The data field must be stringified when sending in a multipart/form-data request:

import { readFileSync } from "fs";

// 1. Build CaseFile JSON data
const caseFileData = {caseFile: {
    title: "My Contract",
    signers: [
      { name: "John Doe", email: "john@penneo.com" },
      { name: "Jane Doe", email: "jane@penneo.com" }
    ],
    documents: [
      { title: "Contract", name: "contract.pdf" }, //name matches first uploaded doc
      { title: "Appendix", name: "appendix.pdf" }  //name matches second uploaded doc
    ]
  }};

// 2. Load files directly into File objects
const contractPdfBytes = readFileSync("./contract.pdf");
const appendixPdfBytes = readFileSync("./appendix.pdf");

const contractFile = new File([contractPdfBytes], "contract.pdf", {
  type: "application/pdf"
});

const appendixFile = new File([appendixPdfBytes], "appendix.pdf", {
  type: "application/pdf"
});

// 3. FormData
const formData = new FormData();

// JSON data field
formData.append(
  "data",
  JSON.stringify(caseFileData) // <-- Append the JSON as a simple string
);

// Add PDF files
formData.append("files", contractFile, contractFile.name);
formData.append("files", appendixFile, appendixFile.name);

// 4. POST request
const response = await fetch(
  "https://sandbox.penneo.com/send/api/v1/casefiles/20251022/create",
  {
    method: "POST",
    headers: {
      "X-Auth-Token": "YOUR_TOKEN_HERE" // Retrive the JWT Token based on https://penneo.readme.io/v1.3/docs/using-oauth#/api-keys-grant
    },
    body: formData
  }
);

// 5. Handle Penneo response
if (!response.ok) {
  console.error("Status code:", await response.status);
  console.error("Error:", await response.text());
  process.exit(1);
}

console.log("Success:", await response.json());

2. Role Matching

If you specify roles in documents, only signers with matching role values can sign those documents
Roles must be at least 3 characters and contain only alphanumeric characters and underscores (no spaces)
If no roles are specified on documents, all signers can sign all documents

3. File Matching

The name property in each document must match the filename of the uploaded PDF

4. Timestamps

All timestamp fields (sendAt, expireAt, activeAt) use Unix epoch time (seconds since January 1, 1970 UTC).
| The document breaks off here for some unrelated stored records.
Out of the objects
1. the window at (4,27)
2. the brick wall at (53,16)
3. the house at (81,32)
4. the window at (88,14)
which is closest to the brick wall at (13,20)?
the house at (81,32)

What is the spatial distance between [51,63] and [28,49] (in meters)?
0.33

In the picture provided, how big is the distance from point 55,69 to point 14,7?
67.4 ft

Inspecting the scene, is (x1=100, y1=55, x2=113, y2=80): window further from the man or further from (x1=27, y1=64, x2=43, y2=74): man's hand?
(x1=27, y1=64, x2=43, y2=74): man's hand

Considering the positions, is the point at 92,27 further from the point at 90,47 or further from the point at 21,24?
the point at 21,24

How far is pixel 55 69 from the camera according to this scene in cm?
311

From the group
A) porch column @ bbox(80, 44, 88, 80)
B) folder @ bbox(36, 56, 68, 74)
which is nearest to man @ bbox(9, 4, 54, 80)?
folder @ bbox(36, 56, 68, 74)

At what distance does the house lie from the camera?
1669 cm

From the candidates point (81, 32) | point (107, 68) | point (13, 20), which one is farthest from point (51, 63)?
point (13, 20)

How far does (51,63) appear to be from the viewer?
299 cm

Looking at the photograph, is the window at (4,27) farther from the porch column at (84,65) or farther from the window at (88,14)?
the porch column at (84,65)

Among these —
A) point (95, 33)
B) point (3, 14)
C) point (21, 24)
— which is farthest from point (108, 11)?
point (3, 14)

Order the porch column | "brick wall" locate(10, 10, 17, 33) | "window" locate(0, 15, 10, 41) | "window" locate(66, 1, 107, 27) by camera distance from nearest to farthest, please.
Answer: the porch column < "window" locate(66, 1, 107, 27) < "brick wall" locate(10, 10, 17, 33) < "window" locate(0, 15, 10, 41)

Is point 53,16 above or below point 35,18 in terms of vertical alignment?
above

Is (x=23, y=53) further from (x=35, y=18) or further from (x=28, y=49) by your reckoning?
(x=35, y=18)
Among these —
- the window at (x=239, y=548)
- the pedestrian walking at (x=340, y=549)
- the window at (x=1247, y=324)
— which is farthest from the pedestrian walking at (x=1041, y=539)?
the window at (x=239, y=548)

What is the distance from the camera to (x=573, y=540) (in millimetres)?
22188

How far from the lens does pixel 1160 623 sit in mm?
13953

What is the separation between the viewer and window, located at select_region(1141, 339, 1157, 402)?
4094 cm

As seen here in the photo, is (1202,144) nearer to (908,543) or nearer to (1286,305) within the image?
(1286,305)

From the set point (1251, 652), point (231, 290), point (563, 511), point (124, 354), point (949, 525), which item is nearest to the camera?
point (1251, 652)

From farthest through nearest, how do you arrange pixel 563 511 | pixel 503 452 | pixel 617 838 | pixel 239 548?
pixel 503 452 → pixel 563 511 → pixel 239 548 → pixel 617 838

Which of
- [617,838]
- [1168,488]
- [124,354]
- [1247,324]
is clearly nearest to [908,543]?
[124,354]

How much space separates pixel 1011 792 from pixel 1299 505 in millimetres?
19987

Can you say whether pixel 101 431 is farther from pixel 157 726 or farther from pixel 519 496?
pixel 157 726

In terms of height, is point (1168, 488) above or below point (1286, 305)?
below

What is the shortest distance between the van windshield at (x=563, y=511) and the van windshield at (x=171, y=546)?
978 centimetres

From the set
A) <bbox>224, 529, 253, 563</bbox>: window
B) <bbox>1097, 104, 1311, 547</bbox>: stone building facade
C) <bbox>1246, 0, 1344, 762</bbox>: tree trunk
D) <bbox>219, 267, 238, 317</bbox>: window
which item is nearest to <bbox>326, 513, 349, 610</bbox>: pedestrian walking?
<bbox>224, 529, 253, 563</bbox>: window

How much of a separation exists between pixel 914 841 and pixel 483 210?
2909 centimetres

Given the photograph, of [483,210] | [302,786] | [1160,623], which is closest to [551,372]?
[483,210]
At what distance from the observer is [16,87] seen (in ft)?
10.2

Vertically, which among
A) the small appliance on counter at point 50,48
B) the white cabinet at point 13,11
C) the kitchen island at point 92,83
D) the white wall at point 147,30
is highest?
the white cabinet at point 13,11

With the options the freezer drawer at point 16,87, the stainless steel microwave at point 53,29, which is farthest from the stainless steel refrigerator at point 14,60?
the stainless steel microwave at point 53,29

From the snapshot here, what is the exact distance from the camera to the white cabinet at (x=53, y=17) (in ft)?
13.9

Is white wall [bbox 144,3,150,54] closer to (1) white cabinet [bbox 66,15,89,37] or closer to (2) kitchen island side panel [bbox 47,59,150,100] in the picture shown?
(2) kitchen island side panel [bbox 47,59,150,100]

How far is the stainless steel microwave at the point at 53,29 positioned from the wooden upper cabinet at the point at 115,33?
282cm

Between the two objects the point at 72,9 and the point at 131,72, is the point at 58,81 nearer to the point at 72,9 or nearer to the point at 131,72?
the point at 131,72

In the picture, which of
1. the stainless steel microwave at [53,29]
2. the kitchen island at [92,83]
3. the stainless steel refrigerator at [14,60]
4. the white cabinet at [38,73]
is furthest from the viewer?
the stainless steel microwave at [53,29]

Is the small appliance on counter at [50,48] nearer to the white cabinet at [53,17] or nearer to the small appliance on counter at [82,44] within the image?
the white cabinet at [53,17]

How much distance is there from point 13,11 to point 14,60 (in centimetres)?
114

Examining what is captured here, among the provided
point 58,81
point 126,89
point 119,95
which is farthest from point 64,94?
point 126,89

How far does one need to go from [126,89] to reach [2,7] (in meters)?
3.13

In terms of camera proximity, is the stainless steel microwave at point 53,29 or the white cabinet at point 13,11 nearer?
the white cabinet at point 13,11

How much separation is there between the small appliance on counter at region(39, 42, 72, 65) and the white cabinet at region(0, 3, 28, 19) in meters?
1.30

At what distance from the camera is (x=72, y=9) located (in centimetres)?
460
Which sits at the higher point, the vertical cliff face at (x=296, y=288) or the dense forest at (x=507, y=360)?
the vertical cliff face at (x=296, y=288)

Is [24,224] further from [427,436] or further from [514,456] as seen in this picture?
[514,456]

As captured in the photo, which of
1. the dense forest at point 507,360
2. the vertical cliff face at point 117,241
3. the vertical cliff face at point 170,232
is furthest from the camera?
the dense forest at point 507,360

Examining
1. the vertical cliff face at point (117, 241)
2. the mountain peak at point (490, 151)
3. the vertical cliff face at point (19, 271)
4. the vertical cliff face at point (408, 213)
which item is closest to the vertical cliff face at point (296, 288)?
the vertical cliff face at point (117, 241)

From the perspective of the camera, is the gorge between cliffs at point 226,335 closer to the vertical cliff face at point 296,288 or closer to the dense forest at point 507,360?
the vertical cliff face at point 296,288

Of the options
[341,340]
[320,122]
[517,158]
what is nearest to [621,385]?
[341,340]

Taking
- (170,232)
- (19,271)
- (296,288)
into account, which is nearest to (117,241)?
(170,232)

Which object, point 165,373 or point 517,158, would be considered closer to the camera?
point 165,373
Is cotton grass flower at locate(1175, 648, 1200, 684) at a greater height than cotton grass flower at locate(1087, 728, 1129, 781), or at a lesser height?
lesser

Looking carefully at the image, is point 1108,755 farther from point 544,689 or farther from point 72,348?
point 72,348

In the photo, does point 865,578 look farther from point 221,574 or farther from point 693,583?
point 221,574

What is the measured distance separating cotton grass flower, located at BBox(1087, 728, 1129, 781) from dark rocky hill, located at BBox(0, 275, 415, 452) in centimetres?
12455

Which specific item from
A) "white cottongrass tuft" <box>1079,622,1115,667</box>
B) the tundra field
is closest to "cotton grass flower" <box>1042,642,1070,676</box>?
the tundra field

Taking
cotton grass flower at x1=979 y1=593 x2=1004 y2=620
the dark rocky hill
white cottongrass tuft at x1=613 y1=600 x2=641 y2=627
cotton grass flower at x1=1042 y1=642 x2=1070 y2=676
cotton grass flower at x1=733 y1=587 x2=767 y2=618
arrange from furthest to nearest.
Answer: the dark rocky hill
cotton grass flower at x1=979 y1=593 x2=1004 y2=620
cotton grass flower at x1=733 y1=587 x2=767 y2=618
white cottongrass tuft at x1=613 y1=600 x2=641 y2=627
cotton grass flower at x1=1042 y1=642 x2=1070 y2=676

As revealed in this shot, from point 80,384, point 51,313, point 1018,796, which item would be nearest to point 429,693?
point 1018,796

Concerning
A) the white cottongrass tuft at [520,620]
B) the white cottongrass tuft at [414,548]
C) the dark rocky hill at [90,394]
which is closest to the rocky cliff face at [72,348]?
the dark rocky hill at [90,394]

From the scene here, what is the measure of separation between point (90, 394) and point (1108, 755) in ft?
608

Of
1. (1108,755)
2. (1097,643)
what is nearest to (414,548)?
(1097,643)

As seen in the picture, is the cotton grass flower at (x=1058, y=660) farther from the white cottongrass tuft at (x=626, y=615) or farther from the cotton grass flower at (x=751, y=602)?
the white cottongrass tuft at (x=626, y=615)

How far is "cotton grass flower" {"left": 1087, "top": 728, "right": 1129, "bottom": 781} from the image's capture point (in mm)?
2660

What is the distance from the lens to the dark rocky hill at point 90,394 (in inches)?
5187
// JavaScript example to get Unix timestamp
const timestamp = Math.floor(Date.now() / 1000);

Error Handling

If validation fails, you'll receive a 400 Bad Request response with details about which fields failed validation. Common errors:

Missing required fields: Ensure title, signers, and documents are provided
Invalid role format: Roles cannot contain spaces or special characters (except underscore)
Email format: Must be a valid email address
String length: Check minimum/maximum length requirements
Invalid enum values: Language, ssnType, emailFormat must use exact values listed above
File mismatch: Document name must match uploaded PDF filename

Credentials & Testing

To interact with the Penneo API, you need to authenticate using JWT tokens.

Follow these steps:

Make sure you have your OAuth Client ID and Client Secret for the environment you are implementing. If you don't have a set, contact Penneo support to have them issued.
Generate a JWT token as described in the Authentication Guide using API Keys Grant.
With the JWT Token, you can make authorized requests to this endpoint for the lifetime of the JWT Token.
Once you submit a CaseFile, you can check its status using the Check job status by UUID endpoint. We support polling and we encourage you to check for a job status no less than every 5 seconds until the job is complete.